Like our political bizmen, I’ve never told the truth
I’m telling the truth now. Don’t giggle
It’s the truth

Our truths tire me now
They are in annoying versions like Microsoft Windows

Forgive the word I shall use next but
F**k truth,
Doesn’t it hurt your gut
when a dude with a B.Sced tie and
a suit of almost good English
pleads you for a note in naira, 20?

PS- GROW A CONSCIENCE















With books in my skull
I thought I knew
And understood

I saw Him.
No, Him and thin Him
And understood I never understood.

What does he see with his face to the Sun?
Does he see light like leaves,
in harmattan, hovering and falling to the floors?
Or, does he see light as nothing but
dripping black ink?

When he hears me speak with my baritone
thick like flood crashing down a waterfall,
does he think me well-fed like a Senator’s belly
or, does he see me for what I am-
frustrated, yet testosteroned;
insecure, but cackling;
broom thin with an Adam’s apple
the size of a baby’s head.
Does he see that?

What does he see?
What does he think?
Does he fantasize as I do
about supple, sleekly glossed lips?
Does he see jeaned, feminine bums with his ears
as they scratch-scratch their way in synchrony with their swinging gait?

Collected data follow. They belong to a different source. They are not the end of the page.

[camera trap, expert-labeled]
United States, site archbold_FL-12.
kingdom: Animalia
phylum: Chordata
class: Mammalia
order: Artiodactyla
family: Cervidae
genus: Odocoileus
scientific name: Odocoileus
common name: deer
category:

Do blind men have wet dreams?
They do? What do they SEE when their volcano exudes?-
Dark, doughy, rotund thighs or
Clinking, clanking coins falling into his bowl in staccato?

Photo by a Nikon guru, Rauf Ayodeji Adeleke)

Saturday 1 October 2011

I am not Nigerian

I am not Nigerian,a dot on Europe's drawn map. My heart is. It is, because It represents the learned confusion of the Old, the corrupt survival of Mid-age and the frustrated promise of the young. That is who I am. That is whom my friends are. That is whom my siblings are.
Mish-mashed symbols of what the truth is. 'Truth is truth', I once was told. Sango is evil and the blonde man's God is good, is the truth the Brits told. I know now, 'Power is truth'; 'Money is respect'. Seek ye first the naira in bundles and every other thing shall be added unto thee. Yes, lips to kiss your butt; tongues to sing your praise; bowing heads and award plaques.
I am Nigerian,not as a member of a geographical entity but because my heart is. Because my heart has been taught pessimism and hope on the same side of the coin. My heart is so Nigerian that even when nothing works, I still support the Super Eagles. That's som'n, innit?